U.S.-South Korea Exercises Will Resume, Commander Says
WASHINGTON, Oct. 26, 2010 - The top U.S. commander in South Korea yesterday expressed confidence that the next in a series of U.S.-South Korean military exercises designed to improve readiness and send a deterrent message to North Korea will proceed soon.
Army Gen. Walter L. “Skip” Sharp said he expects the next exercise, which was temporarily postponed due to scheduling problems, will be rescheduled in the not-too-distant future.
Defense Secretary Robert M. Gates and South Korean National Defense Minister Kim Tae-young agreed this summer to conduct the “Invincible Spirit” exercise series after North Korea sank the South Korean navy ship Cheonan in March, killing 47 South Korean sailors.
“Over the remainder of this year and into the future, we are going to continue with a series of exercises that looks very directly at how we can strengthen the alliance based on what we see going on in North Korea,” Sharp told a Pentagon Channel reporter yesterday.

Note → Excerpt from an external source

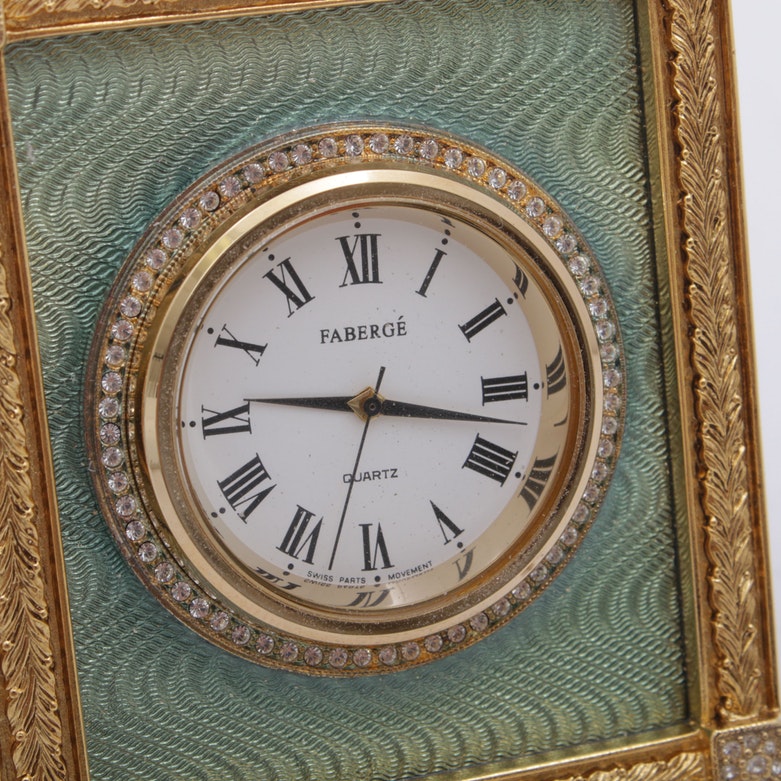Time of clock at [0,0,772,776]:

So far, two Invincible Spirit exercises have been conducted. The first, in July, focused on naval and air readiness. Earlier this month, the U.S. and South Korean navies wrapped up five days of anti-submarine warfare exercises in the Korean peninsula.
The third exercise, which tentatively had been slated for late October, was to include the USS George Washington aircraft carrier in operations in international waters off the western coast of Korea.

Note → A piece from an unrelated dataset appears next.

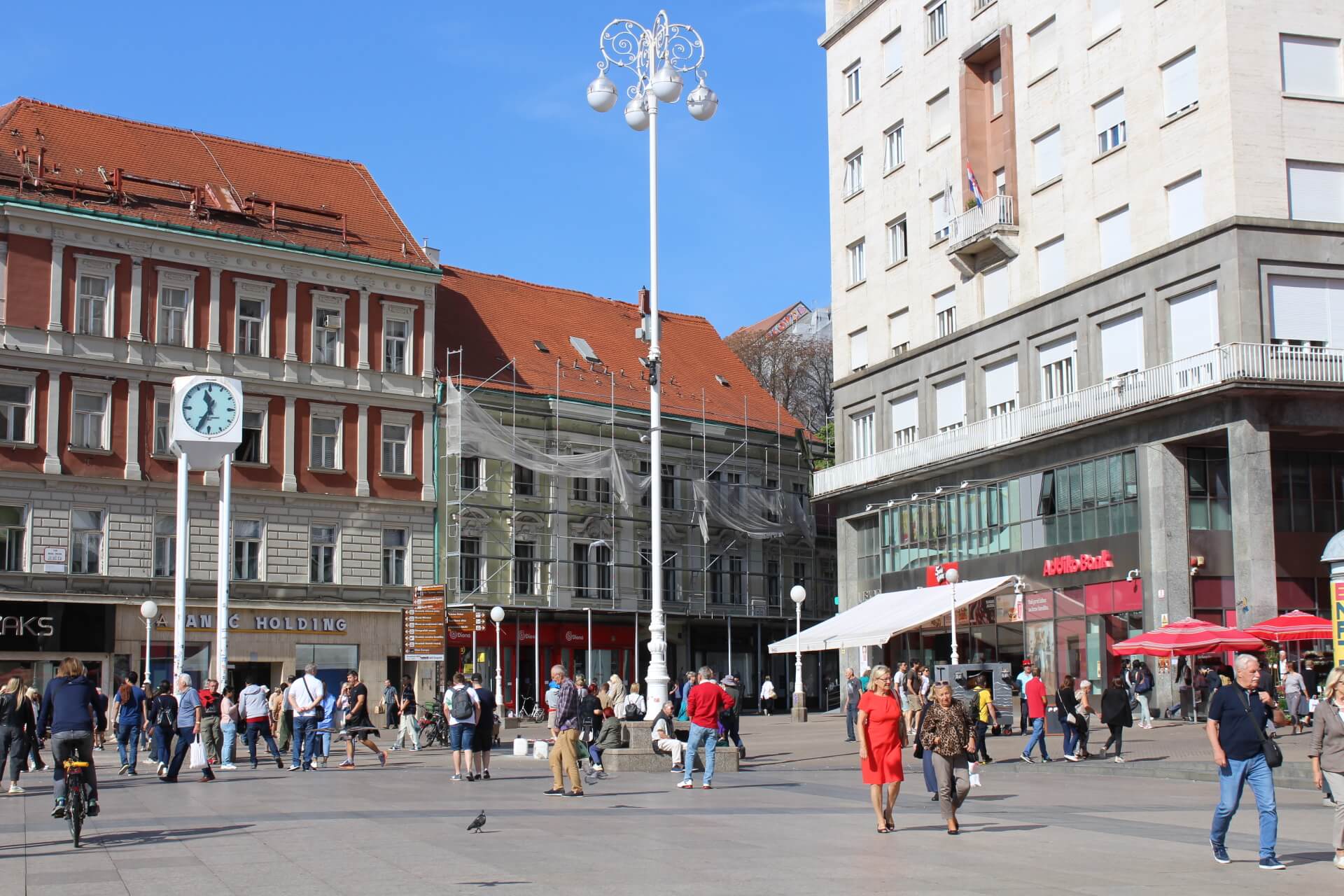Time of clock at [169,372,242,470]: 11:34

As the United States and South Korea chart the alliance’s way ahead for the next several years through a plan called the “Strategic Alliance 2015,” Sharp said big emphasis is going into making the exercise program more realistic and reflective of the North Korean threat.
Gates and Kim discussed these plans and other aspects of the far-ranging Strategic Alliance 2015 agreement earlier this month during the 42nd annual Security Consultative Meeting here.
“All countries of the region are concerned with what is going on in North Korea,” Sharp said, citing ballistic missile shoots, nuclear tests and other threatening acts such as the Cheonan sinking.
The United States and South Korea are “constantly watching what North Korea is doing,” Sharp said.
Meanwhile, the general said it’s not too late for North Korea to make amends.
“As we go into the future, North Korea has an opportunity here to be able to change their ways and to become much more responsible -- to denuclearize, to [address] human rights within the country and to stop the provocations that they have been doing,” he said.
Sharp said North Korea also has the opportunity to officially apologize for sinking the Cheonan -- an act it continues to deny.
In response to a North Korean apology, the general said, the world community could help impoverished North Korea improve conditions for its people.
“Whether North Korea takes advantage of that opportunity is yet to be seen,” he said. “But I think all the countries of the region are clearly saying, ‘This is the time to do it.’”
Meanwhile, Sharp said the Strategic Alliance 2015 plan will be instrumental in taking the U.S.-South Korea alliance to the next level in preparation for 2015, when South Korea is to assume wartime operational control of its forces. The timeline was delayed from 2012, at South Korea’s request.
While posturing both countries’ militaries for operational control, or “opcon,” transfer in five years and bolstering their existing exercise program, the plan also covers a broad range of other initiatives, including developing new war plans, reviewing military organizational structures and timing the movement of U.S. forces south of Seoul.
Strategic Alliance 2015 will allow these initiatives to proceed in a synchronized way that will further strengthen an already-robust alliance, Sharp said.
“The Republic of Korea military is very, very strong and very capable and has great leaders,” he said. “But this move to do ‘opcon’ transfer in 2015 will allow us, not only to continue to work to strengthen militarily the Republic of Korea and U.S. [forces], but also to be able to strengthen our posture and organizations and units we have.”
When the transition takes place in 2015, “we will be even stronger than what we would have been if we had changed it in 2012,” Sharp said.